Categorical variables in a decision tree can be represented by assigning numerical values to each category. The decision tree can then use these numerical values to determine the path of the decision.
Q: How is the best split chosen in a decision tree?
The best split in a decision tree is chosen based on the reduction in impurity. The split that results in the largest reduction in impurity is selected, as it provides the most information gain.
Q: How is a decision tree built?
Decision trees are built by recursively splitting the data based on conditions that reduce impurity. The process continues until a certain stopping criterion is met, such as reaching a maximum tree depth or a minimum number of samples per leaf.
Q: How does a decision tree handle missing values?
Decision trees can handle missing values by assigning them to the most common class or by using surrogate splits, which create additional branches to account for missing values.
Summary & Key Takeaways

Decision trees are a visual representation of decisionmaking processes, with nodes representing conditions and branches representing outcomes based on those conditions.

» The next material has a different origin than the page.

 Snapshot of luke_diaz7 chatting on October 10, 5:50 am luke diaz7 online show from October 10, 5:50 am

The probability of a sample belonging to a certain class can be calculated at each node, based on the number of samples in each class.

Impurity in decision trees represents the mixture of classes at a node, and it can be measured using metrics such as Gini impurity or entropy.

The impurity is minimized when building a decision tree by choosing conditions that reduce impurity the most.

The basic building block of a decision tree is a decision node, which splits samples based on a condition, and leaf nodes, which represent the final predicted class.